Belongings strapped to her back, Nicole Esclamado ‘07 boarded a crowded ferry for the overnight trip to Misali—a small island off the east coast of Africa–where she and two other student researchers would spend the next month assessing reef health.
The three students, along with two park rangers, made up the island’s entire population.
“I snorkeled for most of the day, looking at sea urchins and their predators,” says Esclamado, a biology major from Napa, Calif. “I compared the health of two zones—one that allowed only diving and research and another that permitted legal fishing methods.”
Before leaving for Misali, Esclamado, who plays on the Claremont-Mudd-Scripps soccer team, studied at the Institute of Marine Sciences in Zanzibar.
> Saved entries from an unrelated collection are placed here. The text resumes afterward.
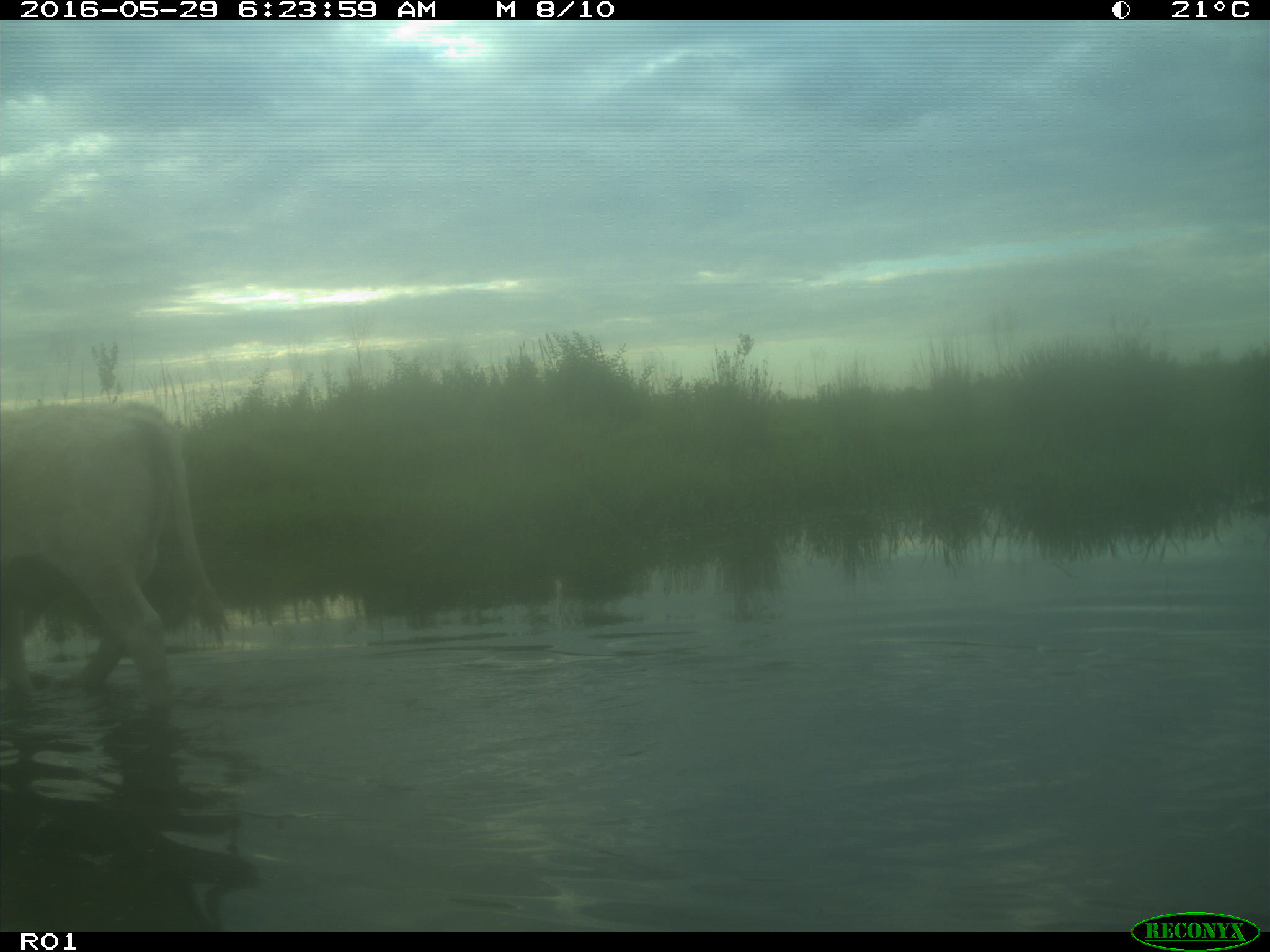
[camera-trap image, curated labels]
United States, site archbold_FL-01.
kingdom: Animalia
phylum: Chordata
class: Mammalia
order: Artiodactyla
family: Bovidae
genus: Bos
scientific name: Bos taurus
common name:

There, she took a crash course in Swahili, developed her research project and arranged all the logistics for her stay on the island.
“The biggest thing I gained from study abroad was independence,” she says. “I had to learn how to deal with setbacks and overcome obstacles on my own.”
That same resiliency and resourcefulness proved invaluable when she returned to HMC and joined an ambitious neural tissue engineering project led by Elizabeth Orwin, assistant professor of biology and engineering. The research group differentiated bone marrow stem cells into neurons and set out to determine whether the cells would attach to a scaffold that could be injected into the brain. “It’s exciting to actually see things that I used to only know in theory.”